----- INPUT MATERIAL -----

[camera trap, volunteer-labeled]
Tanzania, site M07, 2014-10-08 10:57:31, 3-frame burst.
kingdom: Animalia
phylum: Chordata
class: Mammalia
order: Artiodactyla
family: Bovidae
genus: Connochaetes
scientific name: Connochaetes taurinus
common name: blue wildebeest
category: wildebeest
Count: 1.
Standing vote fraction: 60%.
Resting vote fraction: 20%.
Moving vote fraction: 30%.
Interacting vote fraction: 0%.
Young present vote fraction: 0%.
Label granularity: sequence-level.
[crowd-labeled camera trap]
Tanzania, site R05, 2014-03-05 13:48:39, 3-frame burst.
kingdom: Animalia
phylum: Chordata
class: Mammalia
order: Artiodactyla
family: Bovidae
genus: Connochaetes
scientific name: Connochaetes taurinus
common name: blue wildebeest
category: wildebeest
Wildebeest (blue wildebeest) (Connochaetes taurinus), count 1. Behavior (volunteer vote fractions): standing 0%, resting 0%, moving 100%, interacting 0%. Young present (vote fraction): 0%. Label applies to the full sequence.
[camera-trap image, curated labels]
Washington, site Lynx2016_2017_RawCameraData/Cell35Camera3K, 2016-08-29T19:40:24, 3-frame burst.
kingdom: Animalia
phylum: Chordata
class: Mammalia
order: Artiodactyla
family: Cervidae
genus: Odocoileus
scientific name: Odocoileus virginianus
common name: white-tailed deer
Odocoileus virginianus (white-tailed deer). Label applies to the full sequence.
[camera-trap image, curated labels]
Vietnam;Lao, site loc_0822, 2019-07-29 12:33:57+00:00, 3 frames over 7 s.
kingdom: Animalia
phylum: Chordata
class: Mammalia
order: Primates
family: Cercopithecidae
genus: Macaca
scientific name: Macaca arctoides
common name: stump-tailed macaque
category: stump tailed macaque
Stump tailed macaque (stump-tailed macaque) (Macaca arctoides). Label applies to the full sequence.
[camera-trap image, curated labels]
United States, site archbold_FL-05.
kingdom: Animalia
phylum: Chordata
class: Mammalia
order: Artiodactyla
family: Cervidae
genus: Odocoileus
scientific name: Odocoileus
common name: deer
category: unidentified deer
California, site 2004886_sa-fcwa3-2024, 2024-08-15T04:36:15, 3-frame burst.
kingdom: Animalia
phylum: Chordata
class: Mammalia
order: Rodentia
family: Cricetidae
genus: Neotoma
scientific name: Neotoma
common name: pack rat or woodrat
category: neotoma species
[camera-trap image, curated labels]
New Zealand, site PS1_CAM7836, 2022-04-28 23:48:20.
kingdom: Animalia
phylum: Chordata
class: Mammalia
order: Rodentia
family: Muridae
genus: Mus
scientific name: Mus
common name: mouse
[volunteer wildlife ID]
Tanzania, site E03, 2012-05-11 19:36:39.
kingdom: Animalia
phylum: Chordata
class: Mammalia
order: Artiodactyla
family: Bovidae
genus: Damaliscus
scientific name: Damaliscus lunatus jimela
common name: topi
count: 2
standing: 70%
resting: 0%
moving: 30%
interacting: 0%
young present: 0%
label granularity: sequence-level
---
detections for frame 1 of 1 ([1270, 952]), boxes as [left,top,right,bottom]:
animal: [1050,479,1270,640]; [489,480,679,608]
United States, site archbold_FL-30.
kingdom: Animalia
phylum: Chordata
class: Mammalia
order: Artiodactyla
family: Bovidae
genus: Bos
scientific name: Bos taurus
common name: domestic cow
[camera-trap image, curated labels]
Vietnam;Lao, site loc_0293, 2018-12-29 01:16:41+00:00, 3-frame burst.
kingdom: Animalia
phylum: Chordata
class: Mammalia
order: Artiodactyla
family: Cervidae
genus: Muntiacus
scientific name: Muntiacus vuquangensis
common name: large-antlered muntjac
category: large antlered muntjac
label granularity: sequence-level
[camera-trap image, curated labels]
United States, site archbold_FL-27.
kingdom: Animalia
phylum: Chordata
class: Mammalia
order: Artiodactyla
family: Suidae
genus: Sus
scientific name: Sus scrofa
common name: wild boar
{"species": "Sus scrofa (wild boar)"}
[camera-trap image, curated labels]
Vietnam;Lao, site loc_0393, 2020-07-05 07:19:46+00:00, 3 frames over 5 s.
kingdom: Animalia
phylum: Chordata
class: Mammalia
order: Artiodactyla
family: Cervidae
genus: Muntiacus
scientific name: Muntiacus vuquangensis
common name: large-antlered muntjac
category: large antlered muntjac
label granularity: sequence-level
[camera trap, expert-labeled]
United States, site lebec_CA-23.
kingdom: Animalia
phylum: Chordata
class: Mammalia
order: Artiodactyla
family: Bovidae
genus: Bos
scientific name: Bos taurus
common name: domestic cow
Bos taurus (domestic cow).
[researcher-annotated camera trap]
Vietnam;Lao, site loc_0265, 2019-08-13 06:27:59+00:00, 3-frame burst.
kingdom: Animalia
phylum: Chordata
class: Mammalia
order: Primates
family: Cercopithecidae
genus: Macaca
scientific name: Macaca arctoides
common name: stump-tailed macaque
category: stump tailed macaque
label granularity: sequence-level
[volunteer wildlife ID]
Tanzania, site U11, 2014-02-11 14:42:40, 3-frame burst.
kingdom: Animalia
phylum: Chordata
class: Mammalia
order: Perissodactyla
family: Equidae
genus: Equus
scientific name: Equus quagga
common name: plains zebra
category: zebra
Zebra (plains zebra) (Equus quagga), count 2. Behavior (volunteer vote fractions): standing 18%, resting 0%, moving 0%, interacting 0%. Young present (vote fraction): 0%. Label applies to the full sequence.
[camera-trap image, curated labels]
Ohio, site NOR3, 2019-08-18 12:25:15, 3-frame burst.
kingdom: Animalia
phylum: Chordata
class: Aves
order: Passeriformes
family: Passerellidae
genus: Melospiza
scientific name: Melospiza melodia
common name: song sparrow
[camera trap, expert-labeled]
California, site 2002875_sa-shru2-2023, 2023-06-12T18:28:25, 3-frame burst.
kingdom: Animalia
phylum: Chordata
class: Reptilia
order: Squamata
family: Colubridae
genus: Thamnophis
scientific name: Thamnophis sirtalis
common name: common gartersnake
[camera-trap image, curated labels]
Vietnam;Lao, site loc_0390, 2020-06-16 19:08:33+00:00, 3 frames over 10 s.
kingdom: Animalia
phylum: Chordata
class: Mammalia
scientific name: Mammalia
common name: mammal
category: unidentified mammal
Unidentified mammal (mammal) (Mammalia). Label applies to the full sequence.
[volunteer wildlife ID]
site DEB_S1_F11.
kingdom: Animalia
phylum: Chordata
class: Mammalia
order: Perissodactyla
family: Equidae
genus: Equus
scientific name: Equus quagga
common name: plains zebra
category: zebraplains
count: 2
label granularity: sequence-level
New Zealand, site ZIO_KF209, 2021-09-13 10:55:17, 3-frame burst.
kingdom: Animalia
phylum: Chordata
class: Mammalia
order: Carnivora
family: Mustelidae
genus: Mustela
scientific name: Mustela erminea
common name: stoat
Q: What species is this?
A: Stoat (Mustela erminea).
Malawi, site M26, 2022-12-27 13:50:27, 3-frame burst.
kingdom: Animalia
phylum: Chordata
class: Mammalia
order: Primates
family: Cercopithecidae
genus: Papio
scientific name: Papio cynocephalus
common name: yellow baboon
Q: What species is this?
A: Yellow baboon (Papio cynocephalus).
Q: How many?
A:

-----

TASK: The whole listing above, line by line, is to be retyped exactly.

REPLY TO THE TASK:
[camera trap, volunteer-labeled]
Tanzania, site M07, 2014-10-08 10:57:31, 3-frame burst.
kingdom: Animalia
phylum: Chordata
class: Mammalia
order: Artiodactyla
family: Bovidae
genus: Connochaetes
scientific name: Connochaetes taurinus
common name: blue wildebeest
category: wildebeest
Count: 1.
Standing vote fraction: 60%.
Resting vote fraction: 20%.
Moving vote fraction: 30%.
Interacting vote fraction: 0%.
Young present vote fraction: 0%.
Label granularity: sequence-level.
[crowd-labeled camera trap]
Tanzania, site R05, 2014-03-05 13:48:39, 3-frame burst.
kingdom: Animalia
phylum: Chordata
class: Mammalia
order: Artiodactyla
family: Bovidae
genus: Connochaetes
scientific name: Connochaetes taurinus
common name: blue wildebeest
category: wildebeest
Wildebeest (blue wildebeest) (Connochaetes taurinus), count 1. Behavior (volunteer vote fractions): standing 0%, resting 0%, moving 100%, interacting 0%. Young present (vote fraction): 0%. Label applies to the full sequence.
[camera-trap image, curated labels]
Washington, site Lynx2016_2017_RawCameraData/Cell35Camera3K, 2016-08-29T19:40:24, 3-frame burst.
kingdom: Animalia
phylum: Chordata
class: Mammalia
order: Artiodactyla
family: Cervidae
genus: Odocoileus
scientific name: Odocoileus virginianus
common name: white-tailed deer
Odocoileus virginianus (white-tailed deer). Label applies to the full sequence.
[camera-trap image, curated labels]
Vietnam;Lao, site loc_0822, 2019-07-29 12:33:57+00:00, 3 frames over 7 s.
kingdom: Animalia
phylum: Chordata
class: Mammalia
order: Primates
family: Cercopithecidae
genus: Macaca
scientific name: Macaca arctoides
common name: stump-tailed macaque
category: stump tailed macaque
Stump tailed macaque (stump-tailed macaque) (Macaca arctoides). Label applies to the full sequence.
[camera-trap image, curated labels]
United States, site archbold_FL-05.
kingdom: Animalia
phylum: Chordata
class: Mammalia
order: Artiodactyla
family: Cervidae
genus: Odocoileus
scientific name: Odocoileus
common name: deer
category: unidentified deer
California, site 2004886_sa-fcwa3-2024, 2024-08-15T04:36:15, 3-frame burst.
kingdom: Animalia
phylum: Chordata
class: Mammalia
order: Rodentia
family: Cricetidae
genus: Neotoma
scientific name: Neotoma
common name: pack rat or woodrat
category: neotoma species
[camera-trap image, curated labels]
New Zealand, site PS1_CAM7836, 2022-04-28 23:48:20.
kingdom: Animalia
phylum: Chordata
class: Mammalia
order: Rodentia
family: Muridae
genus: Mus
scientific name: Mus
common name: mouse
[volunteer wildlife ID]
Tanzania, site E03, 2012-05-11 19:36:39.
kingdom: Animalia
phylum: Chordata
class: Mammalia
order: Artiodactyla
family: Bovidae
genus: Damaliscus
scientific name: Damaliscus lunatus jimela
common name: topi
count: 2
standing: 70%
resting: 0%
moving: 30%
interacting: 0%
young present: 0%
label granularity: sequence-level
---
detections for frame 1 of 1 ([1270, 952]), boxes as [left,top,right,bottom]:
animal: [1050,479,1270,640]; [489,480,679,608]
United States, site archbold_FL-30.
kingdom: Animalia
phylum: Chordata
class: Mammalia
order: Artiodactyla
family: Bovidae
genus: Bos
scientific name: Bos taurus
common name: domestic cow
[camera-trap image, curated labels]
Vietnam;Lao, site loc_0293, 2018-12-29 01:16:41+00:00, 3-frame burst.
kingdom: Animalia
phylum: Chordata
class: Mammalia
order: Artiodactyla
family: Cervidae
genus: Muntiacus
scientific name: Muntiacus vuquangensis
common name: large-antlered muntjac
category: large antlered muntjac
label granularity: sequence-level
[camera-trap image, curated labels]
United States, site archbold_FL-27.
kingdom: Animalia
phylum: Chordata
class: Mammalia
order: Artiodactyla
family: Suidae
genus: Sus
scientific name: Sus scrofa
common name: wild boar
{"species": "Sus scrofa (wild boar)"}
[camera-trap image, curated labels]
Vietnam;Lao, site loc_0393, 2020-07-05 07:19:46+00:00, 3 frames over 5 s.
kingdom: Animalia
phylum: Chordata
class: Mammalia
order: Artiodactyla
family: Cervidae
genus: Muntiacus
scientific name: Muntiacus vuquangensis
common name: large-antlered muntjac
category: large antlered muntjac
label granularity: sequence-level
[camera trap, expert-labeled]
United States, site lebec_CA-23.
kingdom: Animalia
phylum: Chordata
class: Mammalia
order: Artiodactyla
family: Bovidae
genus: Bos
scientific name: Bos taurus
common name: domestic cow
Bos taurus (domestic cow).
[researcher-annotated camera trap]
Vietnam;Lao, site loc_0265, 2019-08-13 06:27:59+00:00, 3-frame burst.
kingdom: Animalia
phylum: Chordata
class: Mammalia
order: Primates
family: Cercopithecidae
genus: Macaca
scientific name: Macaca arctoides
common name: stump-tailed macaque
category: stump tailed macaque
label granularity: sequence-level
[volunteer wildlife ID]
Tanzania, site U11, 2014-02-11 14:42:40, 3-frame burst.
kingdom: Animalia
phylum: Chordata
class: Mammalia
order: Perissodactyla
family: Equidae
genus: Equus
scientific name: Equus quagga
common name: plains zebra
category: zebra
Zebra (plains zebra) (Equus quagga), count 2. Behavior (volunteer vote fractions): standing 18%, resting 0%, moving 0%, interacting 0%. Young present (vote fraction): 0%. Label applies to the full sequence.
[camera-trap image, curated labels]
Ohio, site NOR3, 2019-08-18 12:25:15, 3-frame burst.
kingdom: Animalia
phylum: Chordata
class: Aves
order: Passeriformes
family: Passerellidae
genus: Melospiza
scientific name: Melospiza melodia
common name: song sparrow
[camera trap, expert-labeled]
California, site 2002875_sa-shru2-2023, 2023-06-12T18:28:25, 3-frame burst.
kingdom: Animalia
phylum: Chordata
class: Reptilia
order: Squamata
family: Colubridae
genus: Thamnophis
scientific name: Thamnophis sirtalis
common name: common gartersnake
[camera-trap image, curated labels]
Vietnam;Lao, site loc_0390, 2020-06-16 19:08:33+00:00, 3 frames over 10 s.
kingdom: Animalia
phylum: Chordata
class: Mammalia
scientific name: Mammalia
common name: mammal
category: unidentified mammal
Unidentified mammal (mammal) (Mammalia). Label applies to the full sequence.
[volunteer wildlife ID]
site DEB_S1_F11.
kingdom: Animalia
phylum: Chordata
class: Mammalia
order: Perissodactyla
family: Equidae
genus: Equus
scientific name: Equus quagga
common name: plains zebra
category: zebraplains
count: 2
label granularity: sequence-level
New Zealand, site ZIO_KF209, 2021-09-13 10:55:17, 3-frame burst.
kingdom: Animalia
phylum: Chordata
class: Mammalia
order: Carnivora
family: Mustelidae
genus: Mustela
scientific name: Mustela erminea
common name: stoat
Q: What species is this?
A: Stoat (Mustela erminea).
Malawi, site M26, 2022-12-27 13:50:27, 3-frame burst.
kingdom: Animalia
phylum: Chordata
class: Mammalia
order: Primates
family: Cercopithecidae
genus: Papio
scientific name: Papio cynocephalus
common name: yellow baboon
Q: What species is this?
A: Yellow baboon (Papio cynocephalus).
Q: How many?
A:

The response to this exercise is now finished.